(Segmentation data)

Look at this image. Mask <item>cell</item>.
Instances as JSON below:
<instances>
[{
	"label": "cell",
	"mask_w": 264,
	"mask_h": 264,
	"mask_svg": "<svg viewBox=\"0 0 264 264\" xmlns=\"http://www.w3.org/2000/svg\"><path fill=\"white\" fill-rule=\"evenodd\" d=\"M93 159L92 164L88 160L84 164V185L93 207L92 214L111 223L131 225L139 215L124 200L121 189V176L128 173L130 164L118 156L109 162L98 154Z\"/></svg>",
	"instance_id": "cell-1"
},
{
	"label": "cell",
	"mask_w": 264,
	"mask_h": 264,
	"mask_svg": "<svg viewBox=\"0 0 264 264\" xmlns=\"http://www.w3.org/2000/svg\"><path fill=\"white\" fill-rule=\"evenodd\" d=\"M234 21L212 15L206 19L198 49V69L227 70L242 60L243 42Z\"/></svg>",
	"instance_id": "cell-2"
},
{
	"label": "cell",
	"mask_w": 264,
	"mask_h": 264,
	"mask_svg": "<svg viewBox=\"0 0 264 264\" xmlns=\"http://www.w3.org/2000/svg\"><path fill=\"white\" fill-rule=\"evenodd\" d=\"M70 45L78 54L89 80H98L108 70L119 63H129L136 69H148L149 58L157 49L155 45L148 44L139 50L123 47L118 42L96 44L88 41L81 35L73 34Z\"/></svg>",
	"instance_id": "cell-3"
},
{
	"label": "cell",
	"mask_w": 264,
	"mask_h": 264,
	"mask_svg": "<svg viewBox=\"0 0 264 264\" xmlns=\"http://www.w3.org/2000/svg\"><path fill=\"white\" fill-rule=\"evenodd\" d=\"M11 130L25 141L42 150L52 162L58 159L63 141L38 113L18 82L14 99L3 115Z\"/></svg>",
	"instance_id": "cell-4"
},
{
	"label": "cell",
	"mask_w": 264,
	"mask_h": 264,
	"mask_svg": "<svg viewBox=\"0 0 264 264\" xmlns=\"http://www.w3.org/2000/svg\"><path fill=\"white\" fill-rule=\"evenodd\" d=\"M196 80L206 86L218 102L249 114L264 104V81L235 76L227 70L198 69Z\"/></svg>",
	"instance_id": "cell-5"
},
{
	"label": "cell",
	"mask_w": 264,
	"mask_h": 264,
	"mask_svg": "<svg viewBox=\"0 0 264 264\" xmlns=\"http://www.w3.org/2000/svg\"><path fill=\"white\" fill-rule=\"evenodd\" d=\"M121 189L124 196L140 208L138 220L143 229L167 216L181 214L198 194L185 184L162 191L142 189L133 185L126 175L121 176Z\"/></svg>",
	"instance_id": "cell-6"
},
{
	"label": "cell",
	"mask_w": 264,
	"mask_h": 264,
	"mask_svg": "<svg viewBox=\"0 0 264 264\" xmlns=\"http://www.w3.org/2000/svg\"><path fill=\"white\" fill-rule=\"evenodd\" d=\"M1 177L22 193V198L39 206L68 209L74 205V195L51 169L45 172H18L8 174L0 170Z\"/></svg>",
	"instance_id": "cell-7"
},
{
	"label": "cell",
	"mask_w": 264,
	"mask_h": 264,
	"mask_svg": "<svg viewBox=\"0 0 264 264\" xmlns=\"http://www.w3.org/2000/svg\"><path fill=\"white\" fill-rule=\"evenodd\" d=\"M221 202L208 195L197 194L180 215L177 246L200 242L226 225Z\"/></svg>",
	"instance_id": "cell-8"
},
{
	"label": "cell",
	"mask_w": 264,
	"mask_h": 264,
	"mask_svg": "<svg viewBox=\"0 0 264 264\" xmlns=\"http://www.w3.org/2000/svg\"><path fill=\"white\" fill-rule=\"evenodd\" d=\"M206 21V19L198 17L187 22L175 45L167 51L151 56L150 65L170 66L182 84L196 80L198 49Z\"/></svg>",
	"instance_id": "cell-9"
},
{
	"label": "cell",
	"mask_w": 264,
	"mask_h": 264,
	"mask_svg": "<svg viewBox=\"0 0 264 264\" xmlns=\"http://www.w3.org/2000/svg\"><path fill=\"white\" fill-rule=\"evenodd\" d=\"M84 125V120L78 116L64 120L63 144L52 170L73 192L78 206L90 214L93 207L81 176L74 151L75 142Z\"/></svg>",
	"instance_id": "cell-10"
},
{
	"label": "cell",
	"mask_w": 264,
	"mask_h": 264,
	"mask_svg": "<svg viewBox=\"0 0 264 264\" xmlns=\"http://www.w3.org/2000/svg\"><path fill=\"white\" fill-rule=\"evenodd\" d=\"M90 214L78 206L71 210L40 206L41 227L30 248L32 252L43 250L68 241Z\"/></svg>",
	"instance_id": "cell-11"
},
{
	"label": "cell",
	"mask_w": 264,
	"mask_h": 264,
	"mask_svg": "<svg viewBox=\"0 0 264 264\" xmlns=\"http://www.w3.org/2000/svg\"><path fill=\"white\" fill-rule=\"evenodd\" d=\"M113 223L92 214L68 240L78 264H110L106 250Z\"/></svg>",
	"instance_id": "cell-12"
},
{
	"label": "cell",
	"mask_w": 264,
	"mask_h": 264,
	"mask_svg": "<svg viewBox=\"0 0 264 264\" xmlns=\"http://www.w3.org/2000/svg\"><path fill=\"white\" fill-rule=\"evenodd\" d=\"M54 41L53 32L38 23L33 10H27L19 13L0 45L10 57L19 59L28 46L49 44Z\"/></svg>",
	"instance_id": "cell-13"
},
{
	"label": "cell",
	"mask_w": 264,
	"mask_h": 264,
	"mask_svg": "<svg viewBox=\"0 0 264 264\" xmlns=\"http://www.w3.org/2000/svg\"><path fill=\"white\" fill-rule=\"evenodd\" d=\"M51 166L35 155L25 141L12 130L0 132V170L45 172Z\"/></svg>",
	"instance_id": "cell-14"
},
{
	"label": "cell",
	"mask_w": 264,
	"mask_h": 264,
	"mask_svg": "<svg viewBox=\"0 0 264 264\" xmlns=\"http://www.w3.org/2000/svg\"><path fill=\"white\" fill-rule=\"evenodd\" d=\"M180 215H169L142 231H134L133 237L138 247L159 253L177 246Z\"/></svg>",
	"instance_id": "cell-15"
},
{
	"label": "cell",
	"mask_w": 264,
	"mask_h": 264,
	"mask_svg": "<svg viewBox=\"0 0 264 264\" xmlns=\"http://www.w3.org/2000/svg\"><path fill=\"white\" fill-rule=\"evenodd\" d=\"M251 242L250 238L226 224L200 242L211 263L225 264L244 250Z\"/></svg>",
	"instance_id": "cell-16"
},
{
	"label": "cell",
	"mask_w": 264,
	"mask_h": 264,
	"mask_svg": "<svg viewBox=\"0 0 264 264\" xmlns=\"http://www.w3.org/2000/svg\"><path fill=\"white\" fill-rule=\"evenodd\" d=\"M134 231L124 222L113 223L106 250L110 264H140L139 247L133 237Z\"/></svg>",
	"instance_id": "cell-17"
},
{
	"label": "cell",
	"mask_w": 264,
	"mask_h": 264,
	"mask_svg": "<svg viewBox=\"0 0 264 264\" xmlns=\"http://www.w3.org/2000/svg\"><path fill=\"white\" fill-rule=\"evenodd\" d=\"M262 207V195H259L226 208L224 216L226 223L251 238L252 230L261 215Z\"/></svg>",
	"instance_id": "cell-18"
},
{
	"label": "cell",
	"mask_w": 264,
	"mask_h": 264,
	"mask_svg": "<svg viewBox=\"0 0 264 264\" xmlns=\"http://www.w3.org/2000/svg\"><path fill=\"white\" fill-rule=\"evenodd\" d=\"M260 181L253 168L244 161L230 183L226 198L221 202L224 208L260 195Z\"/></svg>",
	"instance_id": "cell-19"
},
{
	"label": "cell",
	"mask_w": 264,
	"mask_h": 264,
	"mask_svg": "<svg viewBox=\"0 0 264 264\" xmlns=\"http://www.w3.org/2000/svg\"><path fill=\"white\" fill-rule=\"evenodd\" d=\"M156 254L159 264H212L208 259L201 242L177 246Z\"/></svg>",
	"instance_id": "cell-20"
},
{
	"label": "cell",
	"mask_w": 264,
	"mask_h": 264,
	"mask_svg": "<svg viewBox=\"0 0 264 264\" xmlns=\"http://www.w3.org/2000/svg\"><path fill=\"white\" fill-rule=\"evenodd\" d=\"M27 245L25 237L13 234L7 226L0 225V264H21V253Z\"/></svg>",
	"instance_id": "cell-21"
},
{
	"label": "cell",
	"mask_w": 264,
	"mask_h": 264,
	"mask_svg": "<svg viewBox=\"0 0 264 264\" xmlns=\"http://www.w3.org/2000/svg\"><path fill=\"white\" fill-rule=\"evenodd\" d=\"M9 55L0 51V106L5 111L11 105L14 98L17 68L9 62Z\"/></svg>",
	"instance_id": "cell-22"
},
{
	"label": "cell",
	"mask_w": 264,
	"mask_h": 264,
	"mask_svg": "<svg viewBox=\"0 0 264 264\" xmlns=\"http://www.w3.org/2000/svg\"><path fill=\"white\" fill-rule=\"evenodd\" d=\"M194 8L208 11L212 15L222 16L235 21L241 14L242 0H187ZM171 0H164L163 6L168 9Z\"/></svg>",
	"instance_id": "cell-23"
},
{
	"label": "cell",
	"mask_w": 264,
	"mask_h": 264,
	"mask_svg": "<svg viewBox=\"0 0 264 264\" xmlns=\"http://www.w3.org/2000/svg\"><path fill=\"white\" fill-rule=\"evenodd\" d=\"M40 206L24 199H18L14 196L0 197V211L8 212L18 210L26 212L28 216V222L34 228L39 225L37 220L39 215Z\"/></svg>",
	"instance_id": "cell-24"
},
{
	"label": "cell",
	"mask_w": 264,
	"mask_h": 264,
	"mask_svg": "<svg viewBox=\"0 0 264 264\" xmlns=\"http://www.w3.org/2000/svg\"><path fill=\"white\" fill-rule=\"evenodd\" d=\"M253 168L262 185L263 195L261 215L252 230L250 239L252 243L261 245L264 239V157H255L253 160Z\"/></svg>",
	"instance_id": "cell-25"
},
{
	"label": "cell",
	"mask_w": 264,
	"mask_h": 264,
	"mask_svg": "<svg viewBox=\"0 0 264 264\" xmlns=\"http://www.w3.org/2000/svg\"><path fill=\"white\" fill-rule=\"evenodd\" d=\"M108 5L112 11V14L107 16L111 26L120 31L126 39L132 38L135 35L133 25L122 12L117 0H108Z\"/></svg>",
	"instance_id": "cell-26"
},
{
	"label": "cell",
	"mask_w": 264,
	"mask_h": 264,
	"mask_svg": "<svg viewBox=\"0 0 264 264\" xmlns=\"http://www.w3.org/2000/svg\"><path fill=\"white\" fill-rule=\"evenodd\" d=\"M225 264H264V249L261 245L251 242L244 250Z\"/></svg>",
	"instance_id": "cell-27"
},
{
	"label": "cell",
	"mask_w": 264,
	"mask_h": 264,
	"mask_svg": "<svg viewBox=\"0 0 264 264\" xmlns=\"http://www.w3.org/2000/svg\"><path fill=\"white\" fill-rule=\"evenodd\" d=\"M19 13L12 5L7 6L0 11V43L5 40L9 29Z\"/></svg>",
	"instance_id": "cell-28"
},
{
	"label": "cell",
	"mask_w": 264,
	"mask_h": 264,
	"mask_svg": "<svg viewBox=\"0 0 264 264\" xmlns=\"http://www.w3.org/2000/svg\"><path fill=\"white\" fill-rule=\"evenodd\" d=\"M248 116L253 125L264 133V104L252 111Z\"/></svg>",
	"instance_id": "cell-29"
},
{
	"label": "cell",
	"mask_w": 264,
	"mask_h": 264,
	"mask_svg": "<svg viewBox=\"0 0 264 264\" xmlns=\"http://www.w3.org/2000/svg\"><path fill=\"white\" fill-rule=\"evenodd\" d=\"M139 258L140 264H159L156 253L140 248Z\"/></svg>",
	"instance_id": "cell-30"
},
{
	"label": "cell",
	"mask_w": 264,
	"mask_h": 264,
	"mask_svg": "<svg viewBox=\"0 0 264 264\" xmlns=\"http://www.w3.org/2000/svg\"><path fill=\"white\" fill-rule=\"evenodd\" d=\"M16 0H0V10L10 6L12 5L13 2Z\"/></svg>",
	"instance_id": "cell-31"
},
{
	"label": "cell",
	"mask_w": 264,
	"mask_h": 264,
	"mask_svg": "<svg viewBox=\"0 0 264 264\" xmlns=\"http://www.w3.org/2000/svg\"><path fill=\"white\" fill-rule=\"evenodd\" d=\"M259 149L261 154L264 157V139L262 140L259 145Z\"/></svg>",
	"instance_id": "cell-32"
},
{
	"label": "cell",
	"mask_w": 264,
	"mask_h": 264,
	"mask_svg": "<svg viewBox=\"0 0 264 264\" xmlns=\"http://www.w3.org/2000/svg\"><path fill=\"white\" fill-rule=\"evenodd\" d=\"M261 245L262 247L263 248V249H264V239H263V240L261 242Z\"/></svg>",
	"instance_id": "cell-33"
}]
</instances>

**Task:** Reproduce the listing above character for character, starting with its very first line and going on through the line that contains "189L124 196L140 208L138", including both of those lines.

**Solution:**
Look at this image. Mask <item>cell</item>.
Instances as JSON below:
<instances>
[{
	"label": "cell",
	"mask_w": 264,
	"mask_h": 264,
	"mask_svg": "<svg viewBox=\"0 0 264 264\" xmlns=\"http://www.w3.org/2000/svg\"><path fill=\"white\" fill-rule=\"evenodd\" d=\"M93 159L92 164L88 160L84 164V185L93 207L92 214L111 223L131 225L139 215L124 200L121 189V176L128 173L130 164L118 156L109 162L98 154Z\"/></svg>",
	"instance_id": "cell-1"
},
{
	"label": "cell",
	"mask_w": 264,
	"mask_h": 264,
	"mask_svg": "<svg viewBox=\"0 0 264 264\" xmlns=\"http://www.w3.org/2000/svg\"><path fill=\"white\" fill-rule=\"evenodd\" d=\"M234 21L212 15L206 19L198 49V69L227 70L242 60L243 42Z\"/></svg>",
	"instance_id": "cell-2"
},
{
	"label": "cell",
	"mask_w": 264,
	"mask_h": 264,
	"mask_svg": "<svg viewBox=\"0 0 264 264\" xmlns=\"http://www.w3.org/2000/svg\"><path fill=\"white\" fill-rule=\"evenodd\" d=\"M70 45L78 54L89 80H98L108 70L119 63H129L136 69H148L149 58L157 49L155 45L148 44L139 50L123 47L118 42L96 44L88 41L81 35L73 34Z\"/></svg>",
	"instance_id": "cell-3"
},
{
	"label": "cell",
	"mask_w": 264,
	"mask_h": 264,
	"mask_svg": "<svg viewBox=\"0 0 264 264\" xmlns=\"http://www.w3.org/2000/svg\"><path fill=\"white\" fill-rule=\"evenodd\" d=\"M11 130L25 141L42 150L52 162L58 159L63 141L38 113L18 82L14 99L3 115Z\"/></svg>",
	"instance_id": "cell-4"
},
{
	"label": "cell",
	"mask_w": 264,
	"mask_h": 264,
	"mask_svg": "<svg viewBox=\"0 0 264 264\" xmlns=\"http://www.w3.org/2000/svg\"><path fill=\"white\" fill-rule=\"evenodd\" d=\"M196 80L206 86L218 102L249 114L264 104V81L235 76L227 70L198 69Z\"/></svg>",
	"instance_id": "cell-5"
},
{
	"label": "cell",
	"mask_w": 264,
	"mask_h": 264,
	"mask_svg": "<svg viewBox=\"0 0 264 264\" xmlns=\"http://www.w3.org/2000/svg\"><path fill=\"white\" fill-rule=\"evenodd\" d=\"M121 189L124 196L140 208L138 220L143 229L167 216L181 214L198 194L185 184L162 191L142 189L133 185L126 175L121 176Z\"/></svg>",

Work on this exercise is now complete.